On peut remarquer également, par le nom même de l’œuvre: The Running Fence, qui signifie "barrière qui cours", ce nom soulignant bien l'effet les deux aspect de séparation et de mouvement, l'effet ondulatoire de cette structure. De même il souligne la grandeur de l’œuvre - le mot "running" impliquant une notion d'action dans la durée, car cette muraille parcours plusieurs kilomètres de long, tout en suivant presque parfaitement les courbes de ce paysage - ce que l'on peut facilement voir sur la photo postée.
Enfin ce même titre nous ramène au caractère éphémère de cette installation. Si la conjugaison du mot "run" dans le titre donne une impression de durée, ce même mot évoque la rapidité, l'instantanéité.
Cette installation éphémère est réalisée In Situ, on ne peut la placer dans un musée. Le support est la nature, le paysage, il y a donc interaction entre le travail et la nature.
On peut donc inscrire cette œuvre dans le mouvement Land Art, qui signifie travailler dans et avec la nature.
Seulement, les matériaux utilisés ne sont pas trouvés dans la nature mais manufacturés.

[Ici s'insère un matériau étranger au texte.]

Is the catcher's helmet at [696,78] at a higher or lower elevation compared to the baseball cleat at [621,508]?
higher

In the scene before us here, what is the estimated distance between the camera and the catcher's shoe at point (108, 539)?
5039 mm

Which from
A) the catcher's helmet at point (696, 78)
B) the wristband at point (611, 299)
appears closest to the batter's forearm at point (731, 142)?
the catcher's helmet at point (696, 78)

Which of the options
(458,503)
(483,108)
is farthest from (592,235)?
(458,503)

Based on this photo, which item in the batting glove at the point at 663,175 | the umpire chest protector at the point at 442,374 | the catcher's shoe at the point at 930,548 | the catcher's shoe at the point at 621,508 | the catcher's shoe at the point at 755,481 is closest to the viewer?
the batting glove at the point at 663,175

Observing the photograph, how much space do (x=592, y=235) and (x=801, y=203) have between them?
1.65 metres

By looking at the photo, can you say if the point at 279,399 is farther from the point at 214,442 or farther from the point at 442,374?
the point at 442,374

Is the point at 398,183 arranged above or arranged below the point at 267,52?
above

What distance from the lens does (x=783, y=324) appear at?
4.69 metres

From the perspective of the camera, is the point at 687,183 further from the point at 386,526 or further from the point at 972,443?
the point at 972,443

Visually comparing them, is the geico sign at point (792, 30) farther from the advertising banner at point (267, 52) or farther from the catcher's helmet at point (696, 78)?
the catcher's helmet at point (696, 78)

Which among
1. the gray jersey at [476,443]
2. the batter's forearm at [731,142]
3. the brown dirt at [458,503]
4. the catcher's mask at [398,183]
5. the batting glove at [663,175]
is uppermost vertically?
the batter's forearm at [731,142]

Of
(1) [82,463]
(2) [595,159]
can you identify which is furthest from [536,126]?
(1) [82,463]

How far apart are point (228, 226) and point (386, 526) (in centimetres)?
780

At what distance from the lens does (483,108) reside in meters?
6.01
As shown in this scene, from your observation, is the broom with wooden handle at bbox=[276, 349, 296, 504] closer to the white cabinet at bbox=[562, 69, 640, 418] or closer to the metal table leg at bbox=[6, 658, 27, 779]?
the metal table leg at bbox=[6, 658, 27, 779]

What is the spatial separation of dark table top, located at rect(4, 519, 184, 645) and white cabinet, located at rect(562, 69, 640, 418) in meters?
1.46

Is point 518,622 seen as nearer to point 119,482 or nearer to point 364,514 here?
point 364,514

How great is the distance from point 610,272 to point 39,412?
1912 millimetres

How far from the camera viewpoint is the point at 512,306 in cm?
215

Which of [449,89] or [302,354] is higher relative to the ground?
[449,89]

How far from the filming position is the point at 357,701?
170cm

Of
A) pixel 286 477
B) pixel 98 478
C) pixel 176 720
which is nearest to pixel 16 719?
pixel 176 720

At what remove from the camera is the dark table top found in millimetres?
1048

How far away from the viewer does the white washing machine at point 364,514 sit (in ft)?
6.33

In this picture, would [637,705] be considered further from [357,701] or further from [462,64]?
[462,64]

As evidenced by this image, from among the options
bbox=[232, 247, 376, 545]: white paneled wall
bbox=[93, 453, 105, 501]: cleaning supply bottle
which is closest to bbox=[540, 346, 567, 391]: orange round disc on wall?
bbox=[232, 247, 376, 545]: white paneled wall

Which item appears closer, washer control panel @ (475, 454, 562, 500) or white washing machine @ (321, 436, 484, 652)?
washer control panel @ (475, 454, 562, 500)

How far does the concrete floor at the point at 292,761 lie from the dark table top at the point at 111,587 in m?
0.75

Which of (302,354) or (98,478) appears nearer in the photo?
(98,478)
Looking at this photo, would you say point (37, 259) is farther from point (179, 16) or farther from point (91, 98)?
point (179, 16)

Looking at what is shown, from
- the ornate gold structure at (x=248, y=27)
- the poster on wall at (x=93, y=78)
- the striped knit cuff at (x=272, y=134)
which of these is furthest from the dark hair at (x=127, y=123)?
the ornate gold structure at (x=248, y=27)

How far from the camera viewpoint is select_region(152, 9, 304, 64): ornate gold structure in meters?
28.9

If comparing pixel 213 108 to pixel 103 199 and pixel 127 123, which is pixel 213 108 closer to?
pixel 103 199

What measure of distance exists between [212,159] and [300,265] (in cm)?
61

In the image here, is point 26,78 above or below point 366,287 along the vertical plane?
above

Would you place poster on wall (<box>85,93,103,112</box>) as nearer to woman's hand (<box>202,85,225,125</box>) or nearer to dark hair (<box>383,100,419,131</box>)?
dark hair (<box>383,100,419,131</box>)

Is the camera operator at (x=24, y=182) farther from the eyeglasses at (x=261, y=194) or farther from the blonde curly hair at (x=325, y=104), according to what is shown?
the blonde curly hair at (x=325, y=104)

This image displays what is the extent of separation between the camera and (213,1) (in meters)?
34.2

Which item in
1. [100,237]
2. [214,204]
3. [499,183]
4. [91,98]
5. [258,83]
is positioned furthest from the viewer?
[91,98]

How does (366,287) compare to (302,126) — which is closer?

Ce détail appuie le fait que cette œuvre est une barrière, un objet ayant pour fonction de diviser, une barrière empêchant le passage de l'industrie par des matériaux issus de l'industrie.
Cette œuvre s'inscrit dans une époque où le rapport de l'art et de la nature commence à être développé en profondeur. Christo et Jeanna-Claude sont par ailleurs parmis les pionniers du Land Art.
Ils amènent une problématique nouvelle qui porte sur les scissions sociales de l'époque.
Rappelons-le, l’œuvre est installée en 1976. Historiquement, on est encore en pleine Guerre Froide, et l'économie américaine est très faible.
Les déséquilibres sociaux sont nombreux.
En 1976, les États-Unis voient en outre de nouvelles technologies débarquer, et donc une nouvelle industrie qui se profile, à un niveau mondial.
L’œuvre a été installé en octobre 1976, or - les geeks le savent - c'est en avril de cette année que Steve Jobbs a fondé Apple; or Apple est en quelque sorte un symbole de l'industrie à l'échelle mondiale.
Pour ce qui est du rapport avec la volonté du Land Art de "faire sortir l'art des musées", The Running Fence pose la problématique de la valeur de l'art.
Cette œuvre n'a pas de valeur en elle-même - pas de valeur marchande, elle n'a jamais été vendue, ni commercialisée en tant que telle.
Seules subsistent les quelques photographies et vidéos.
Qui plus est les artistes n'en ont tiré aucune rémunération, si je puis dire, puisque les matériaux ont ensuite été donnés au propriétaire qui ont vu leurs terrains traversés par la clôture.
Christo et Jeanne-Claude mettent par là en lumière ces inégalités, en créant une frontière matérielle, qui met en évidence les oppositions entre monde rural/monde urbain, art commercial/ art libéré, industrie/nature (et par extension: la simplicité de la vie sans les grandes industries), valeur marchande / valeur artistique dans tout ce qu'elle a de plus pur.